_题目 1_. 请把讲 SQL 窗口函数的原文节选照抄一遍，从“SELECT DISTINCT”开始，到“AND UNBOUNDED FOLLOWING,否则只到当前行。”结束。
_题目 2_. 在讲 SQL 窗口函数的原文节选里，WITH 子句定义了几个临时结果集，请把它们的名称全部列出来。
_题目 3_. 请接着讲 SQL 窗口函数的原文节选往下写，从最后显示的那一行后面续上。

_原文节选_.
5.3 FIRST_VALUE / LAST_VALUE

需求: 显示每个部门最高和最低工资

SELECT DISTINCT
    dept,
    FIRST_VALUE(salary) OVER (
        PARTITION BY dept 
        ORDER BY salary DESC
    ) as max_salary,
    LAST_VALUE(salary) OVER (
        PARTITION BY dept 
        ORDER BY salary DESC
        ROWS BETWEEN UNBOUNDED PRECEDING AND UNBOUNDED FOLLOWING
    ) as min_salary
FROM employees;

⚠️ 注意: LAST_VALUE 需要指定 ROWS BETWEEN UNBOUNDED PRECEDING AND UNBOUNDED FOLLOWING,否则只到当前行。


🎯 六、经典实战案例

6.1 连续登录问题

需求: 找出连续登录 3 天以上的用户

WITH login_ranked AS (
    SELECT 
        user_id,
        login_date,
        ROW_NUMBER() OVER (
            PARTITION BY user_id 
            ORDER BY login_date
        ) as rn
    FROM user_logins
),
login_grouped AS (
    SELECT 
        user_id,
        login_date,
        DATE_SUB(login_date, INTERVAL rn DAY) as grp
    FROM login_ranked
)
SELECT 
    user_id,
    MIN(login_date) as start_date,
    MAX(login_date) as end_date,
    COUNT(*) as consecutive_days
FROM login_grouped
GROUP BY user_id, grp
HAVING COUNT(*) >= 3;

核心思路:

  1. 给每次登录编号
  2. 用日期减去行号,连续的日期会得到相同的组
  3. 按组聚合,统计连续天数

6.2 同比环比计算

需求: 计算每月销售额的同比和环比

WITH monthly_sales AS (
    SELECT 
        DATE_FORMAT(order_date, '%Y-%m') as month,
        SUM(amount) as sales
    FROM orders
    GROUP BY DATE_FORMAT(order_date, '%Y-%m')
)
SELECT 
    month,
    sales,
    LAG(sales, 1) OVER (ORDER BY month) as prev_month,
    ROUND(
        (sales - LAG(sales, 1) OVER (ORDER BY month)) * 100.0 / 
        LAG(sales, 1) OVER (ORDER BY month), 
        2
    ) as mom_growth,  -- 环比
    LAG(sales, 12) OVER (ORDER BY month) as prev_year,
    ROUND(
        (sales - LAG(sales, 12) OVER (ORDER BY month)) * 100.0 / 
        LAG(sales, 12) OVER (ORDER BY month), 
        2
    ) as yoy_growth  -- 同比
FROM monthly_sales;

6.3 留存率计算

需求: 计算次日留存、7 日留存

WITH user_first_login AS (
    SELECT 
        user_id,
        MIN(login_date) as first_date
    FROM user_logins
    GROUP BY user_id
),
user_retention AS (
    SELECT 
        f.user_id,
        f.first_date,
        l.login_date,
        DATEDIFF(l.login_date, f.first_date) as days_diff
    FROM user_first_login f
    JOIN user_logins l ON f.user_id = l.user_id
)

_所给条目_.
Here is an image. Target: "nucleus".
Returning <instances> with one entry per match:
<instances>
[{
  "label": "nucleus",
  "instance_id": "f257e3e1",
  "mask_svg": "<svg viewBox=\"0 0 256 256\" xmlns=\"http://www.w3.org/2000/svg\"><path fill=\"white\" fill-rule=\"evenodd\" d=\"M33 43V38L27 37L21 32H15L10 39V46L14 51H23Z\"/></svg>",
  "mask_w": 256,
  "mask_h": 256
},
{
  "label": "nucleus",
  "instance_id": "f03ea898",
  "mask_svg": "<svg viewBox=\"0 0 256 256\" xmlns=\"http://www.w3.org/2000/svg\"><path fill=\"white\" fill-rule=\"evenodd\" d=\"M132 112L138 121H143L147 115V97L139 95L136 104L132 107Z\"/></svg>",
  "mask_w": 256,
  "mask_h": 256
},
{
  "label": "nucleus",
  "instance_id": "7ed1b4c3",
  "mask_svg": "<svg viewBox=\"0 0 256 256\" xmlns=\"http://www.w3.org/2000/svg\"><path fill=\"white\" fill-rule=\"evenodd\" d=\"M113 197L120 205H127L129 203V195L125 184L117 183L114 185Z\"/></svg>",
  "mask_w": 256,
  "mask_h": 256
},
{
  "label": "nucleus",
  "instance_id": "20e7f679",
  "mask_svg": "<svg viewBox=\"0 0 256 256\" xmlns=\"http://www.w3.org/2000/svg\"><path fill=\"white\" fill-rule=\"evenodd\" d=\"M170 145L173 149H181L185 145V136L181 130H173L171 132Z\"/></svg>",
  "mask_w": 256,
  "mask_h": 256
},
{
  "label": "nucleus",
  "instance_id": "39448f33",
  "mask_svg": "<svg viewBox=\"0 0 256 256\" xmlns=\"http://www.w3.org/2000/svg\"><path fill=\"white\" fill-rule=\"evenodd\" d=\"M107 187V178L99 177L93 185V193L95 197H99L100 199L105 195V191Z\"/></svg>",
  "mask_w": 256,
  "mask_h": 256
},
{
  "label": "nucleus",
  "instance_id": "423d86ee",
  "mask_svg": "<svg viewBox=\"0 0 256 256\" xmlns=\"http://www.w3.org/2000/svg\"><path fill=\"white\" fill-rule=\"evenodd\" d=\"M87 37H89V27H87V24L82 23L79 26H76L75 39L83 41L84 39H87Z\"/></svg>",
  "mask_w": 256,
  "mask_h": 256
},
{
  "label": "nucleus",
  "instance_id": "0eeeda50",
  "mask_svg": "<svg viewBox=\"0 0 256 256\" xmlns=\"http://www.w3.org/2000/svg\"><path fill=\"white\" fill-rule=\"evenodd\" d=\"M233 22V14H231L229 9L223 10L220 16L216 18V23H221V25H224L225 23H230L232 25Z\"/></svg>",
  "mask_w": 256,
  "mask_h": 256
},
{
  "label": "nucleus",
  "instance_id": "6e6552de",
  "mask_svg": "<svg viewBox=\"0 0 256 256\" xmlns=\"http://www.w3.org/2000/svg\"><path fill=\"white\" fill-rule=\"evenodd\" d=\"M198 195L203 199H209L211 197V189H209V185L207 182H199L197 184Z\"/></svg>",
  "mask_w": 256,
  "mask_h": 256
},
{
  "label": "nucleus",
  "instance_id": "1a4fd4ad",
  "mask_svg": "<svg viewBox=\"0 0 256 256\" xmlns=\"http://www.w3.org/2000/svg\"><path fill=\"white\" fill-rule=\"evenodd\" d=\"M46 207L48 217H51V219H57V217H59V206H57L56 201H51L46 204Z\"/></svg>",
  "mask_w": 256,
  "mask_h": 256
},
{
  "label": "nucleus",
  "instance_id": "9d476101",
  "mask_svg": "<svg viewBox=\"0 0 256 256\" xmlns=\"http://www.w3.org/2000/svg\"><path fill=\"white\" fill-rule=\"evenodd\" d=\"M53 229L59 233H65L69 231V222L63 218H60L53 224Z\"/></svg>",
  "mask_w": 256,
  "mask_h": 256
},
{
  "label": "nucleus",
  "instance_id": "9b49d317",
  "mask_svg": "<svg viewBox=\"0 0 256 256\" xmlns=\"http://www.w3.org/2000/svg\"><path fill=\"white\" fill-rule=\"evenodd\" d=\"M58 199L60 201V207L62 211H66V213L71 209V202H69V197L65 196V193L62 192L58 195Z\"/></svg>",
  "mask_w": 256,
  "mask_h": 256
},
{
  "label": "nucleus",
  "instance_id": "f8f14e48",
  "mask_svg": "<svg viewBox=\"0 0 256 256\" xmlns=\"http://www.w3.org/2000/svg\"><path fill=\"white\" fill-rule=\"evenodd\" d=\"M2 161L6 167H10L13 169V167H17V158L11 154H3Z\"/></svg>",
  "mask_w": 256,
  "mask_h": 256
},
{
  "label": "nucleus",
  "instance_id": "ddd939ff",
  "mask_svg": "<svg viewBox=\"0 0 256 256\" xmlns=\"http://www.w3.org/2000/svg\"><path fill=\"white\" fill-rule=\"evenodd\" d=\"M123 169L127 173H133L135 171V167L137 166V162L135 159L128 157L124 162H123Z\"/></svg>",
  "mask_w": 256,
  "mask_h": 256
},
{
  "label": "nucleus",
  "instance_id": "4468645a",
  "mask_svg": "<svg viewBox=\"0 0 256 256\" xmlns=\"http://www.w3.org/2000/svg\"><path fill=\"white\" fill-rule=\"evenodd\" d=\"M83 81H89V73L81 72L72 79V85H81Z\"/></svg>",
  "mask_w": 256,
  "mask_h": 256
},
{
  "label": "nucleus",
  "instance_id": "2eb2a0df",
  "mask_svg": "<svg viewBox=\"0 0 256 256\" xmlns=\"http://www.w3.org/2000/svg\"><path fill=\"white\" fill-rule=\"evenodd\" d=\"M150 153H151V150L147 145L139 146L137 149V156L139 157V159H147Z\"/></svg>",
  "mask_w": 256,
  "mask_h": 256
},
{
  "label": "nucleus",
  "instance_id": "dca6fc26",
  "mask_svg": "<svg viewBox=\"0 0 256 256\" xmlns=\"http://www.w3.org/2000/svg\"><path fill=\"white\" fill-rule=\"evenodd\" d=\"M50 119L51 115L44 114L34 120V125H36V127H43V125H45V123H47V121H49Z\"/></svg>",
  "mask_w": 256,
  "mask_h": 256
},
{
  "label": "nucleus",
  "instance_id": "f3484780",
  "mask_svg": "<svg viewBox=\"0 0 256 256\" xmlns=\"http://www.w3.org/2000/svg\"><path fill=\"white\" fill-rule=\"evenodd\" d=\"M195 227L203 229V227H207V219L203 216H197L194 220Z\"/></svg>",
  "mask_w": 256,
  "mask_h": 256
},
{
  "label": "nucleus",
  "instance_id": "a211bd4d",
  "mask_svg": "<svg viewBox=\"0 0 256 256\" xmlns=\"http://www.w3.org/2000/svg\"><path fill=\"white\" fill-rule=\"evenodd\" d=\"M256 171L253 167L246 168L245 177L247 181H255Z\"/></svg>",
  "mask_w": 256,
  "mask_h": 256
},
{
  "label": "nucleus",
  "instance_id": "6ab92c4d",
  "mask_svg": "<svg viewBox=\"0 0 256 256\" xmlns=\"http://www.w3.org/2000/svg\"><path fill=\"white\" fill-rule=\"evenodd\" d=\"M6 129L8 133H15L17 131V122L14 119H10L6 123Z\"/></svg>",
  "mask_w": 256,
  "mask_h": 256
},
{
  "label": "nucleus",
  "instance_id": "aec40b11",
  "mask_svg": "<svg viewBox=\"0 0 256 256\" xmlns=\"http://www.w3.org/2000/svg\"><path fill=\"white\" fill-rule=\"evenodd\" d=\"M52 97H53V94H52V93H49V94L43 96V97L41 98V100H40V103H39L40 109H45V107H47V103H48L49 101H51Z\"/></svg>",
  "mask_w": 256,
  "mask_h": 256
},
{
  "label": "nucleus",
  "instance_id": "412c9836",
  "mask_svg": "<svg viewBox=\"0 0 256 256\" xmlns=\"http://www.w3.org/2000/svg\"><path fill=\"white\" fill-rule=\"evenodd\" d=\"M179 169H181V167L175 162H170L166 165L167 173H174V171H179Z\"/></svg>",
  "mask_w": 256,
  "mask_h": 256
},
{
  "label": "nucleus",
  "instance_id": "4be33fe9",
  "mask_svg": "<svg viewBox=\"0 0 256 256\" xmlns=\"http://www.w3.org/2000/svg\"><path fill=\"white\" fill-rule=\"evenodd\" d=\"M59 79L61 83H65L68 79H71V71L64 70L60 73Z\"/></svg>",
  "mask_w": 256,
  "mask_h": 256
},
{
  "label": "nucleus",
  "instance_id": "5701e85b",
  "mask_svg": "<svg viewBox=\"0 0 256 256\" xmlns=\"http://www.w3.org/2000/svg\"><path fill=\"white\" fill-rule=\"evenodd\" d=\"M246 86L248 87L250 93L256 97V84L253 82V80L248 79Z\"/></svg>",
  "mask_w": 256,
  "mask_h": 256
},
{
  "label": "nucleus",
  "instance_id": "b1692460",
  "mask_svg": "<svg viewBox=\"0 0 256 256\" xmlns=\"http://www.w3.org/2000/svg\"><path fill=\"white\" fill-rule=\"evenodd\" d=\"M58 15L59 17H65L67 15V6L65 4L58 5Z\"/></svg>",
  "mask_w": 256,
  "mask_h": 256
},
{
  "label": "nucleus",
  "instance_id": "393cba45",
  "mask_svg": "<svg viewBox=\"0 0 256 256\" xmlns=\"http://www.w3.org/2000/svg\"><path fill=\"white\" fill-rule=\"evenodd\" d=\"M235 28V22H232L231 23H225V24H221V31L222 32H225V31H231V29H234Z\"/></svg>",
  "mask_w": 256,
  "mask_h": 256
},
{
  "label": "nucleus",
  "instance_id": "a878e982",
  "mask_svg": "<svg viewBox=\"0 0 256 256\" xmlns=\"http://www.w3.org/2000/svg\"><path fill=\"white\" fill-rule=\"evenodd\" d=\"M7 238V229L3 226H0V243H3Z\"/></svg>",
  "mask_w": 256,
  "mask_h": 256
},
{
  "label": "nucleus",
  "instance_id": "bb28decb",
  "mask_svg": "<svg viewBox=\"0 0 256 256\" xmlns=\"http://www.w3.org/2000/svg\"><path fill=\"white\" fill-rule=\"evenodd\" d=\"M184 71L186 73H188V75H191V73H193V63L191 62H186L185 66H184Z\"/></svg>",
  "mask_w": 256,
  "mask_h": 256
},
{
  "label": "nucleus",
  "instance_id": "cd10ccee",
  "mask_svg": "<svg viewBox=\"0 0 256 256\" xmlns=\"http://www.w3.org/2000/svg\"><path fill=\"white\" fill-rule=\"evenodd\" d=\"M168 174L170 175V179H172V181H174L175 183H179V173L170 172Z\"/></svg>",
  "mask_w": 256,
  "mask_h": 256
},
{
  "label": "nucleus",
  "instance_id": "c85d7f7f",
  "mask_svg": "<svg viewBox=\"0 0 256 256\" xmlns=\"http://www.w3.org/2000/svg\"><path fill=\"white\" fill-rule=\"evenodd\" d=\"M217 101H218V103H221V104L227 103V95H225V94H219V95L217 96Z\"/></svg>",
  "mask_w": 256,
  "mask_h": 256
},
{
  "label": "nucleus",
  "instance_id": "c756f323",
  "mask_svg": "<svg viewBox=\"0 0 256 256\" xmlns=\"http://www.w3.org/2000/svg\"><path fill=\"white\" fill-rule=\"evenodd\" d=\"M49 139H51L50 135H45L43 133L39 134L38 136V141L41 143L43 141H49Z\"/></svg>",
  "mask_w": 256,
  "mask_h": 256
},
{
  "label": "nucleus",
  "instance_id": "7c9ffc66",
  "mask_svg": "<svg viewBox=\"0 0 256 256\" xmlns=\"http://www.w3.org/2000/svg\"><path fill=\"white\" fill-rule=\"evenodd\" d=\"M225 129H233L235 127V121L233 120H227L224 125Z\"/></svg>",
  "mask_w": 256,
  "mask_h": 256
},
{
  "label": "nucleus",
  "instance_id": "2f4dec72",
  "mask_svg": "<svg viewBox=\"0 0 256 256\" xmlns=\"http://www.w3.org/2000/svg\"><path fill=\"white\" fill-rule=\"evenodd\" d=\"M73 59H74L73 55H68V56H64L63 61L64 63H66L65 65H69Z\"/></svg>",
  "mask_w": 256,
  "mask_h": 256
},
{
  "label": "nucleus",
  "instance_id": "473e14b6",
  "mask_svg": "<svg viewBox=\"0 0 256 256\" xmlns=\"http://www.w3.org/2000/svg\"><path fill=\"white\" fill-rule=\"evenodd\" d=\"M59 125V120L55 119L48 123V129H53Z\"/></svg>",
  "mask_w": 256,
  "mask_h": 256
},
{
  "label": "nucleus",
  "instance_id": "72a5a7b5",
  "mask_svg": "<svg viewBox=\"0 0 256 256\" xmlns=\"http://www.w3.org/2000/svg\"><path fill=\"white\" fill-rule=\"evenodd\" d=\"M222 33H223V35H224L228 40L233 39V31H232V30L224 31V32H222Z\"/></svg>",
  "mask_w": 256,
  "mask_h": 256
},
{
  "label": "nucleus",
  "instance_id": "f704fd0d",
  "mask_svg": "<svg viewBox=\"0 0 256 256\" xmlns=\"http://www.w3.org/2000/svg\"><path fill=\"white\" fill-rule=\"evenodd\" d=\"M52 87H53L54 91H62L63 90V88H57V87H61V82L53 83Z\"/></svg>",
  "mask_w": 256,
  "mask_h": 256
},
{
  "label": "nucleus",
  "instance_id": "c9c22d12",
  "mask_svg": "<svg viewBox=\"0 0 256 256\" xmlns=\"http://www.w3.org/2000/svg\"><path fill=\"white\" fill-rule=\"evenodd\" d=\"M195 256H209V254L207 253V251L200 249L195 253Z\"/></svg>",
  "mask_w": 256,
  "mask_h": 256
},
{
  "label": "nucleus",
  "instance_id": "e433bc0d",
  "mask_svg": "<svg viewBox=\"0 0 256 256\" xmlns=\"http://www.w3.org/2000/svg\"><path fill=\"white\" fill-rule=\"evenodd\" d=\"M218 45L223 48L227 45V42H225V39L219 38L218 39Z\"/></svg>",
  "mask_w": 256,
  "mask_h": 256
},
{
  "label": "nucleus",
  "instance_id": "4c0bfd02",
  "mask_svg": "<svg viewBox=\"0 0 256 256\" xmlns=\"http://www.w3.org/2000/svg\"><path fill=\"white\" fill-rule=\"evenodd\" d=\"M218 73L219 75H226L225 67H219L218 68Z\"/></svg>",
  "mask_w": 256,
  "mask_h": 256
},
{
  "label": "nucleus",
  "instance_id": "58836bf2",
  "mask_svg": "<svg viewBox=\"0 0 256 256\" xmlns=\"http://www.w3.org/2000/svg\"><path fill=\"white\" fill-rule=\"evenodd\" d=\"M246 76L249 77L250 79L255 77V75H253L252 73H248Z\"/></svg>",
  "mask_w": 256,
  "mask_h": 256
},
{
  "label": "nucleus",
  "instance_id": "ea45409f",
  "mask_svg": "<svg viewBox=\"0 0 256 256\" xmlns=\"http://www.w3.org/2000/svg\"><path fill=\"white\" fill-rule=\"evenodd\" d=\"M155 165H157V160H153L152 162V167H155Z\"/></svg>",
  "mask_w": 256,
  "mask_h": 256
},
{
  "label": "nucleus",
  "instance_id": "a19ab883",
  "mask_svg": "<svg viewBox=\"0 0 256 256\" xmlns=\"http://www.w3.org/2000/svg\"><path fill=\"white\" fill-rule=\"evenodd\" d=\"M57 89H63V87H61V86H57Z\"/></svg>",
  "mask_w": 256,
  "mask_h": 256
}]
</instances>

_参考答案 1_.
SELECT DISTINCT
    dept,
    FIRST_VALUE(salary) OVER (
        PARTITION BY dept 
        ORDER BY salary DESC
    ) as max_salary,
    LAST_VALUE(salary) OVER (
        PARTITION BY dept 
        ORDER BY salary DESC
        ROWS BETWEEN UNBOUNDED PRECEDING AND UNBOUNDED FOLLOWING
    ) as min_salary
FROM employees;

⚠️ 注意: LAST_VALUE 需要指定 ROWS BETWEEN UNBOUNDED PRECEDING AND UNBOUNDED FOLLOWING,否则只到当前行。

_参考答案 2_. login_ranked、login_grouped、monthly_sales、user_first_login、user_retention

_参考答案 3_.
SELECT 
    first_date,
    COUNT(DISTINCT user_id) as total_users,
    COUNT(DISTINCT CASE WHEN days_diff = 1 THEN user_id END) as day1_users,
    ROUND(
        COUNT(DISTINCT CASE WHEN days_diff = 1 THEN user_id END) * 100.0 / 
        COUNT(DISTINCT user_id), 
        2
    ) as day1_retention,
    COUNT(DISTINCT CASE WHEN days_diff = 7 THEN user_id END) as day7_users,
    ROUND(
        COUNT(DISTINCT CASE WHEN days_diff = 7 THEN user_id END) * 100.0 / 
        COUNT(DISTINCT user_id), 
        2
    ) as day7_retention
FROM user_retention
GROUP BY first_date;

6.4 去重取最新

需求: 订单表有重复数据,每个订单保留最新一条

WITH ranked_orders AS (
    SELECT 
        order_id,
        status,
        update_time,
        ROW_NUMBER() OVER (
            PARTITION BY order_id 
            ORDER BY update_time DESC
        ) as rn
    FROM orders
)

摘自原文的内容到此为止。